- About this exercise
Reproduce the material below only from the line with "Ukraine’s occupied territories" to the line with "Dime Classic Grip Tee, Deep Sepia", both included, keeping each line exact and dropping the pictures.

- Source records
BEGIN

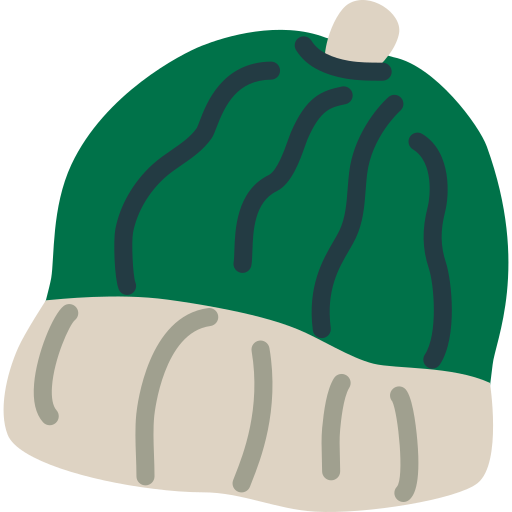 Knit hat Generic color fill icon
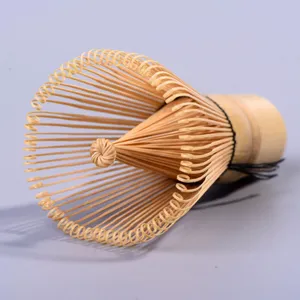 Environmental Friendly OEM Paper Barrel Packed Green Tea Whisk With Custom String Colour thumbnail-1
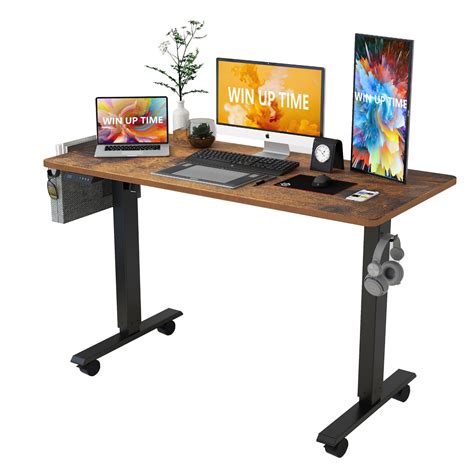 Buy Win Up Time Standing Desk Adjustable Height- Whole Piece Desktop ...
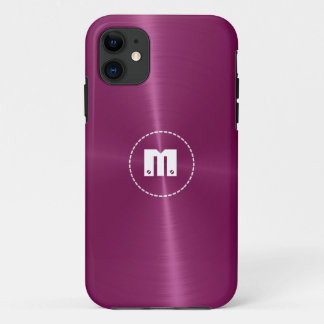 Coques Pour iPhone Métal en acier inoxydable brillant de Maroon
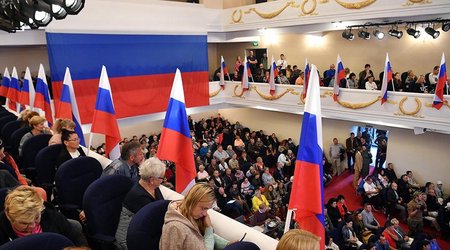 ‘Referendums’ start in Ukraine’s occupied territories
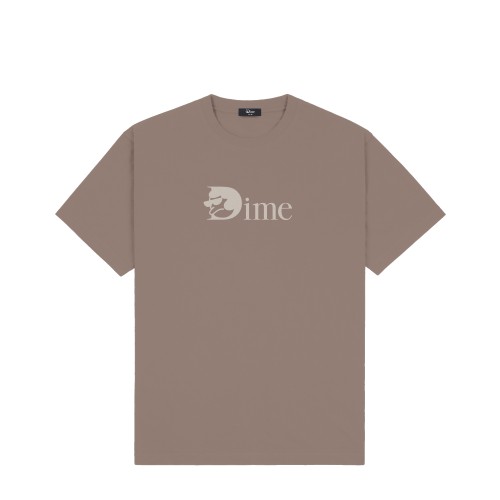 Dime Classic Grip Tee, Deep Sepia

END
BEGIN

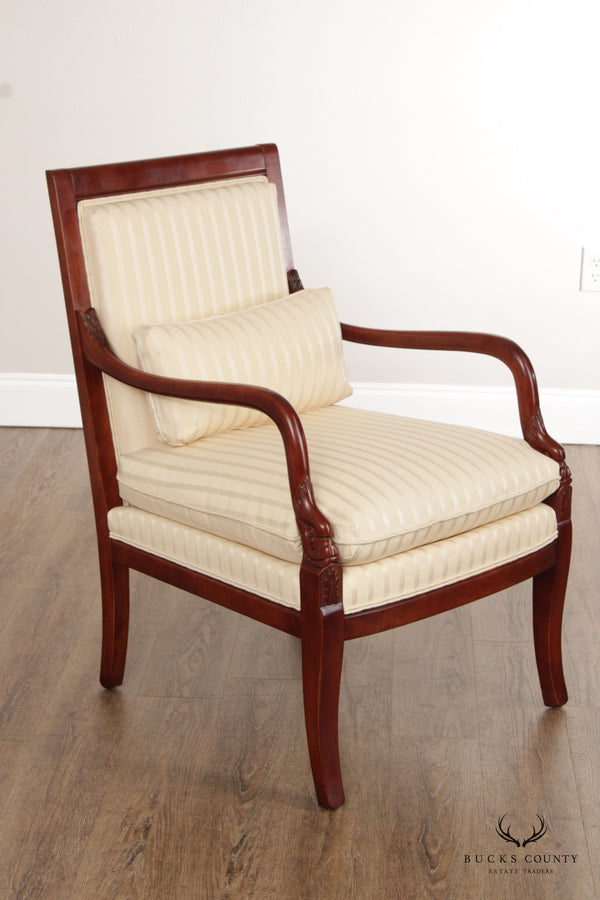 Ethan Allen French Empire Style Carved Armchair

END

- Expected output
 ‘Referendums’ start in Ukraine’s occupied territories
 Dime Classic Grip Tee, Deep Sepia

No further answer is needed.